Document segment START

The tribe has its own website with a portal for content only for its members, Nanticoke Lenni-Lenape Tribal Nation – Nanticoke Lenni-Lenape Nation of South Jersey.

Another Wikipedia article begins, “The Ramapough Mountain Indians (also spelled Ramapo), known also as the Ramapough Lenape Nation or Ramapough Lunaape Munsee Delaware Nation or Ramapo Mountain people, are a New Jersey state-recognized tribe based in Mahwah. They have approximately 5,000 members living in and around the Ramapo Mountains of Bergen and Passaic counties in northern New Jersey and Rockland County in southern New York, about 25 miles (40 km) from New York City.

“They were recognized in 1980 by the state of New Jersey as the Ramapough Lenape Nation but are not recognized federally or recognized by the state of New York,”

They also host their own website, Ramapo Munsee Lenape Network – NJ STATE RECOGNIZED TRIBAL NATION.

“Three Lenape tribes are federally recognized in the United States:

  • Delaware Nation in Anadarko, Oklahoma
  • Delaware Tribe of Indians in Bartlesville, Oklahoma
  • Stockbridge-Munsee Community in Bowler, Wisconsin.

”The Lenape who fled  (the) United States in the late 18th century settled in what is now Ontario. Canada recognizes three Lenape First Nations with four Indian reserves. Each is located in Southwestern Ontario:

  • Munsee-Delaware Nation, Canadian reserve near St. Thomas, Ontario
  • Moravian of the Thames First Nation, Canadian reserve near Chatham-Kent
  • Delaware of Six Nations (at Six Nations of the Grand River), two Canadian reserves near Brantford, Ontario.

“Three groups who claim descent from Lenape people are state-recognized tribes:

  • Lenape Indian Tribe of Delaware in Delaware
  • Nanticoke-Lenni Lenape Tribal Nation in New Jersey
  • Ramapough Lenape Nation in New Jersey

“More than a dozen organizations in Delaware, Maryland, New Jersey, Pennsylvania, Virginia, and elsewhere claim descent from Lenape people and are unrecognized tribes. Organizations in Pennsylvania, Idaho, and Kansas have petitioned the U.S. federal government for recognition. One of these includes the Lenape Nation of Pennsylvania based in Easton, Pennsylvania,” according to the
Lenape – Wikipedia page.

Somehow, I always thought Delaware was a Native American term until I began working on this sermon. But no, the place name Delaware that then was also applied to the people honored Thomas West, Third Baron De La Warr, an English nobleman and the Colony of Virginia’s first colonial-era governor.

Tomorrow is Indigenous Peoples’ Day. Let us make a commitment to undoing our own and our communities’ non-education and miseducation about Native Peoples. When we lose one people’s history, one people’s heritage, one people’s language, one people’s culture, something has been lost not just by those people but by all people.

Document segment END

Exercise prompt: Retype the Lenape excerpt word for word, starting at "Another Wikipedia article" and stopping after "RECOGNIZED TRIBAL NATION.". Work only from the Lenape excerpt.

Dataset extract START

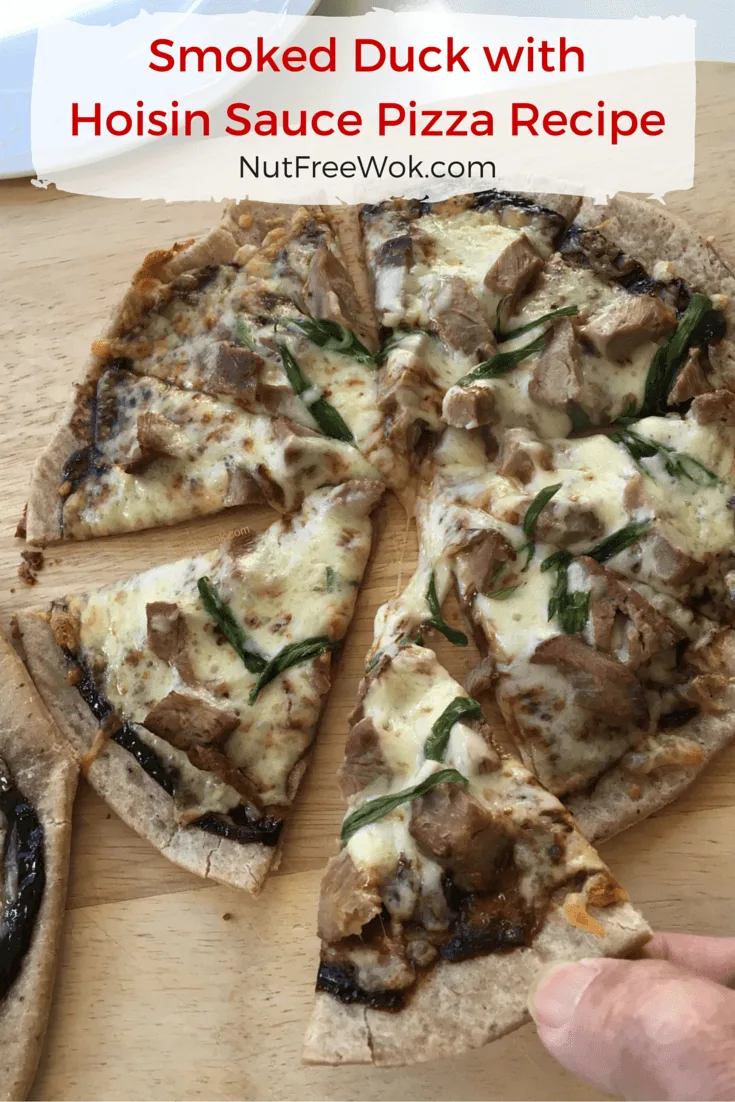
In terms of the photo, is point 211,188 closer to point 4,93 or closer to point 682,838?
point 4,93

Dataset extract END

Task solution:
Another Wikipedia article begins, “The Ramapough Mountain Indians (also spelled Ramapo), known also as the Ramapough Lenape Nation or Ramapough Lunaape Munsee Delaware Nation or Ramapo Mountain people, are a New Jersey state-recognized tribe based in Mahwah. They have approximately 5,000 members living in and around the Ramapo Mountains of Bergen and Passaic counties in northern New Jersey and Rockland County in southern New York, about 25 miles (40 km) from New York City.

“They were recognized in 1980 by the state of New Jersey as the Ramapough Lenape Nation but are not recognized federally or recognized by the state of New York,”

They also host their own website, Ramapo Munsee Lenape Network – NJ STATE RECOGNIZED TRIBAL NATION.